Is DSCAM Overexpression Sufficient for Producing Phenotypical Changes in Mouse Brain Tissue?
Jeffrey Dill, Microbiology
Second Place: Undergraduate Poster
Abstract: The organization of complex layered tissues in animals is regulated mainly by cell adhesion molecules. Down's Syndrome cell adhesion molecule (DSCAM) is a protein found in all mammals that is crucial to neural development. In humans with Down's Syndrome, trisomy 21 leads to over-expression of DSCAM in the brain, as well as other genes. We have obtained a mouse lineage with a euploid chromosome set that solely over-expresses DSCAM. Previous studies in our lab have shown that over-expression of DSCAM leads to observable phenotypic differences in cell mosaics within retinal tissue of mouse models.
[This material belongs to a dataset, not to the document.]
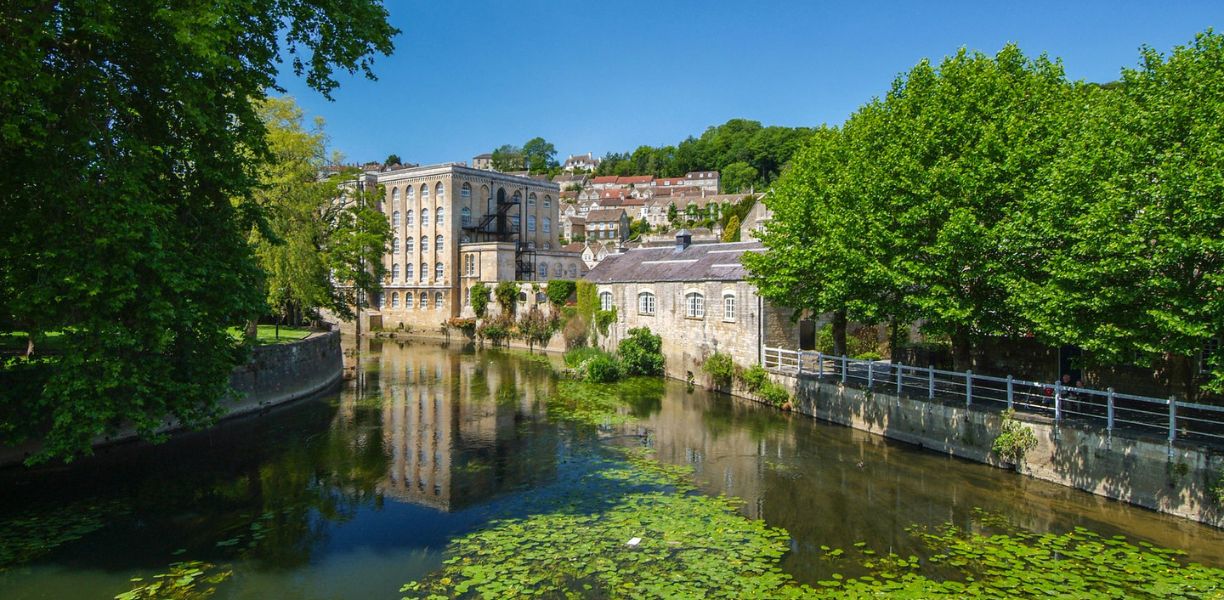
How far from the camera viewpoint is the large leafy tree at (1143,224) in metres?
11.5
In this study, we are observing and quantifying differences in axon pathways within brain tissue of mouse models over-expressing DSCAM vs. wild type. The cortex, cerebellum and hippocampus are the primary structures of interest. Based on findings in the retina tissue study, we expect to see histological differences between the gain of function (GOF) genotypes and the wild type brain, particularly in myelination levels, location, and progression at each developmental time point. We hope to gain insight into whether DSCAM alone is sufficient in producing these phenotypical changes.